Mit freundlichen Grüßen - Lydia
PS: Viel Erfolg

Hallo,

>(1). Ist ein Jobwechsel angebracht?
Wenn Sie „im Guten“ nicht vorwärts kommen, sollten Sie dies unbedingt ins Auge fassen. Das gilt besonders, wenn Sie gesundheitlich darunter zu leiden beginnen.

>(2). Sollte ich dieses Problem mit meinem Hausarzt
>durchsprechen (Provokation Mobbing), da ich nachts
>sehr unruhig schlafe, oft von der Arbeit träume ,
>bzw. ich stets froh bin wenn Person XX mal wieder
>krank ist oder Urlaub hat.
Sehen Sie dazu (1). Ein Arzt kann Ihnen, wenn medizinisch nötig, kurzfristige Erleichterung vrschaffen.

>(3). An wen kann man sich in einem solchen Fall
>wenden (ausserhalb der Firma)
Es gibt Konfliktmediatoren (Schlichter). Das sind oft Rechtsanwälte, die sich die Aufgabe der Streitschlichtung an Land gezogen haben. Auf jeden Fall sollten Sie eine Rechtsvertretung (Anwalt für Arbeitsrecht) aufsuchen, mit dem Sie die nächsten Schritte besprechen.
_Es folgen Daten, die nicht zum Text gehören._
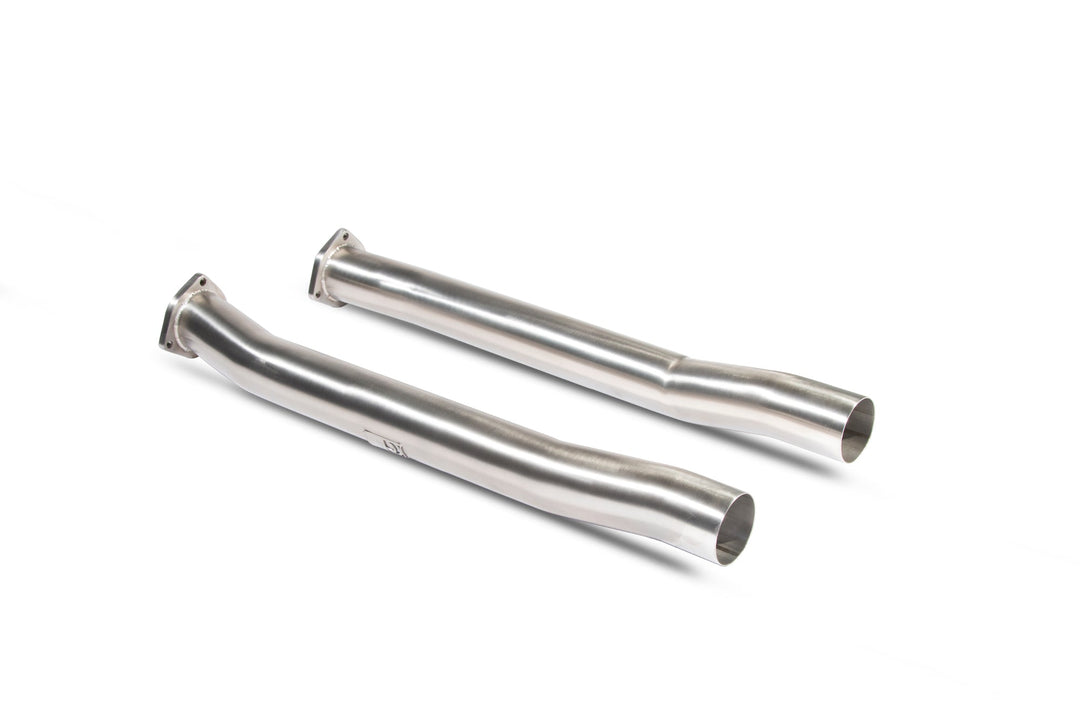 Scorpion Redpower - Audi RS3 8V - Secondary de-cat  Midpipe - SAUC054 - 2015 - 2017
Wenn Sie „den anderen“ signalisieren, dass sie einen Volltreffer gelandet haben, motiviert sie dies natürlich zum Weitermachen. Versuchen Sie, für die Zukunft sicheres Auftreten zu erlernen.

Mit freundlichen Grüßen

Ihr Martin Adler

Sorry für die verspätung.
Bei Mobbing am Arbeitsplatz empfehle ich ein Mobbingtagebuch zu führen. Hält das Mobbing über lange Zeit an, unbedingt einen Fachanwalt suchen und den Arzt mit ins „Boot“ nehmen. Wenn Du wirklich MOBBING vor Gericht beweisen kannst, hast Du gute Karten.